» The exercise
Arrange the records from the start through the line containing "the green leaf at (480,795), the" as a two-column CSV with the columns "ask" and "response". Give one row per record and its answer, put each field in quotation marks with line breaks turned into spaces, and leave out the pictures.
[start Given information]
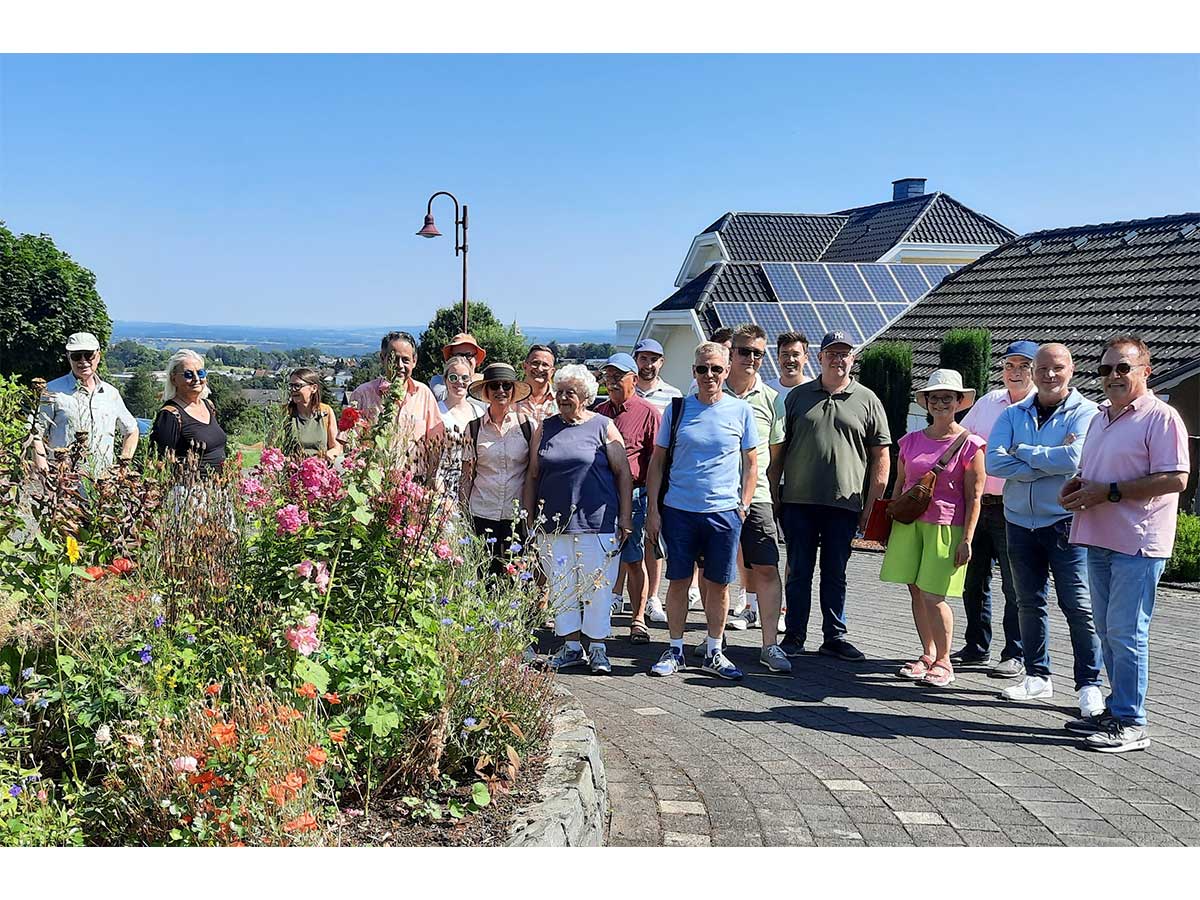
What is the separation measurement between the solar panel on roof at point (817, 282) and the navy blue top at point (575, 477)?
54.7 feet

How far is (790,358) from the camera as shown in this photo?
837 cm

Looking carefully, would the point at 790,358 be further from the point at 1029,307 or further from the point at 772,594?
the point at 1029,307

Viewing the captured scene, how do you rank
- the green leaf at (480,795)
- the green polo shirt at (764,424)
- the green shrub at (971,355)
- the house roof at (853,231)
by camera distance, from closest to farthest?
the green leaf at (480,795), the green polo shirt at (764,424), the green shrub at (971,355), the house roof at (853,231)

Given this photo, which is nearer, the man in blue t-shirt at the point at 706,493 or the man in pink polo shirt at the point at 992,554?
the man in blue t-shirt at the point at 706,493

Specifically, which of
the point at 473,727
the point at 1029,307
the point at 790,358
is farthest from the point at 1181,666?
the point at 1029,307

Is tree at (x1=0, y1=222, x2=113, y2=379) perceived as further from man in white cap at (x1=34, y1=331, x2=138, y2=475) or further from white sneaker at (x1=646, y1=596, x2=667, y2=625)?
white sneaker at (x1=646, y1=596, x2=667, y2=625)

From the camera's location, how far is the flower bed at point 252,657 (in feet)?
13.0

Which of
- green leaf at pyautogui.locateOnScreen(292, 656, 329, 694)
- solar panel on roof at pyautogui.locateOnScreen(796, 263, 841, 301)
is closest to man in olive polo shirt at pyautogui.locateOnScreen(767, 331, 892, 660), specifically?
green leaf at pyautogui.locateOnScreen(292, 656, 329, 694)

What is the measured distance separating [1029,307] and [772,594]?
11.0 m

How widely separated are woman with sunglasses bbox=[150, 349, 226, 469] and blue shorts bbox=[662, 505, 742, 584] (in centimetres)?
315

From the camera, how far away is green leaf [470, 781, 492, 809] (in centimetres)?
440

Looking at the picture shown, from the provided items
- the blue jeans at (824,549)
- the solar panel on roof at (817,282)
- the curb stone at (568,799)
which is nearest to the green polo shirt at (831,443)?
the blue jeans at (824,549)

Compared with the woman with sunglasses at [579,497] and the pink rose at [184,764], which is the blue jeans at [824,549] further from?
the pink rose at [184,764]

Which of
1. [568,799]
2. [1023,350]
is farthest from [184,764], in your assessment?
[1023,350]
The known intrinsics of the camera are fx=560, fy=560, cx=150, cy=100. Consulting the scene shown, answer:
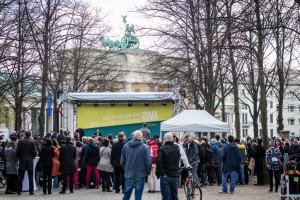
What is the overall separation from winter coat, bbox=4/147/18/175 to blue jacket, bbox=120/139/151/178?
689cm

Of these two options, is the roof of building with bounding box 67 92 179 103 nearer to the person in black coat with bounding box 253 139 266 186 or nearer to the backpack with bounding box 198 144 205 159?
the person in black coat with bounding box 253 139 266 186

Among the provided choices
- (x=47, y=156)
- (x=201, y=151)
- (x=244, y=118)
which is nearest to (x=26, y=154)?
(x=47, y=156)

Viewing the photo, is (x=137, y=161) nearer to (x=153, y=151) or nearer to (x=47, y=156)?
(x=153, y=151)

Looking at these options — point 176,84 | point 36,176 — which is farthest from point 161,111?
point 36,176

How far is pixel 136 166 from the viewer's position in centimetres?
1253

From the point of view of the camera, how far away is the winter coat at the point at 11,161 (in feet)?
60.1

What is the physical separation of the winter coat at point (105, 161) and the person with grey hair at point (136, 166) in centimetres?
633

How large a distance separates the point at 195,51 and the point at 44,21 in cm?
802

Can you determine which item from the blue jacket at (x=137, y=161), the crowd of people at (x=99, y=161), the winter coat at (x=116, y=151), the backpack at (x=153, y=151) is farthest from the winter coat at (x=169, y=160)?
the winter coat at (x=116, y=151)

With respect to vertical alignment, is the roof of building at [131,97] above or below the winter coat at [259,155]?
above

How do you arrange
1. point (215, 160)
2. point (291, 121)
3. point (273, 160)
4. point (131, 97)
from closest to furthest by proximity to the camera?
point (273, 160)
point (215, 160)
point (131, 97)
point (291, 121)

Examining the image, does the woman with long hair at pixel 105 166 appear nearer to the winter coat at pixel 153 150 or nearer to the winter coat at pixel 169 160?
the winter coat at pixel 153 150

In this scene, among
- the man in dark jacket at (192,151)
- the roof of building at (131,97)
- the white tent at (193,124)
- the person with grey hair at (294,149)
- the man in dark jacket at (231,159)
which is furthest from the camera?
the roof of building at (131,97)

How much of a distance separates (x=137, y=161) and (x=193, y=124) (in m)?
10.7
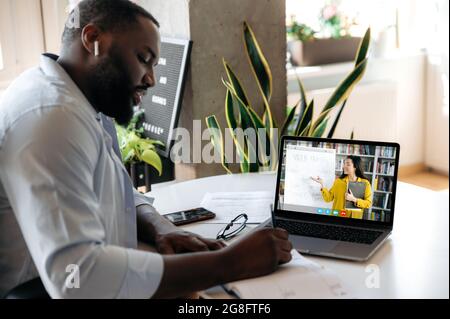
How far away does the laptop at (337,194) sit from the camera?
1.60 m

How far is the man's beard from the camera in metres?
1.42

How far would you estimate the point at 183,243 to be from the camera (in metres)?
1.53

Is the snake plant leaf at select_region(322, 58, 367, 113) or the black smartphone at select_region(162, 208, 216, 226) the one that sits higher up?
the snake plant leaf at select_region(322, 58, 367, 113)

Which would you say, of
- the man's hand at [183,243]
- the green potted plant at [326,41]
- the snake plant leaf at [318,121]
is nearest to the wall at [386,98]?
the green potted plant at [326,41]

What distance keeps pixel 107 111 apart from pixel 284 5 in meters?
1.38

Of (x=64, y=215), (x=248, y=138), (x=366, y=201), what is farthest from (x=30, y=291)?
(x=248, y=138)

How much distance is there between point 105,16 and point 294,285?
74cm

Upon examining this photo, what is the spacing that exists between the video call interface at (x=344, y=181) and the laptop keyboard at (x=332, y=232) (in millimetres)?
44

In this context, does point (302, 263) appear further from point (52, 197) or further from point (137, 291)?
point (52, 197)

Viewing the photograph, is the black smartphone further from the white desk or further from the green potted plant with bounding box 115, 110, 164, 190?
the green potted plant with bounding box 115, 110, 164, 190

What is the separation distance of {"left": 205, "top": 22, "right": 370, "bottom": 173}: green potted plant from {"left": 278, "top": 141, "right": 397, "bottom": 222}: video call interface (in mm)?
705

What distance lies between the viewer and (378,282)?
1.34 metres

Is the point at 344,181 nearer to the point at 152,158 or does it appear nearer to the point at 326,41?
the point at 152,158

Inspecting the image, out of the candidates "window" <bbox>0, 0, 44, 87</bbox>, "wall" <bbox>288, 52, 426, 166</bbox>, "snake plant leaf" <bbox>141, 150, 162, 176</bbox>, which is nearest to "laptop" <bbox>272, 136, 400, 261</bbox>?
"snake plant leaf" <bbox>141, 150, 162, 176</bbox>
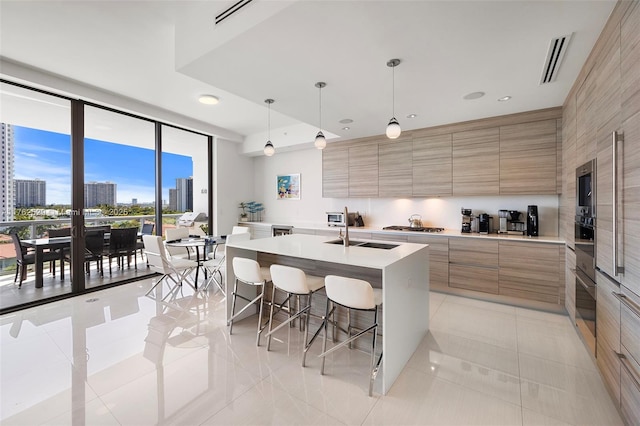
[end Given information]
» Complete answer
ask,response
"What is the separation measurement between the solar panel on roof at point (817, 282) and the navy blue top at point (575, 477)?","54.7 feet"
"How far is (790,358) from the camera as shown in this photo?","837 cm"
"Looking carefully, would the point at 790,358 be further from the point at 1029,307 or further from the point at 772,594?","the point at 1029,307"
"Viewing the captured scene, how do you rank - the green leaf at (480,795) - the green polo shirt at (764,424) - the green shrub at (971,355) - the house roof at (853,231) by camera distance, from closest to farthest?","the green leaf at (480,795), the green polo shirt at (764,424), the green shrub at (971,355), the house roof at (853,231)"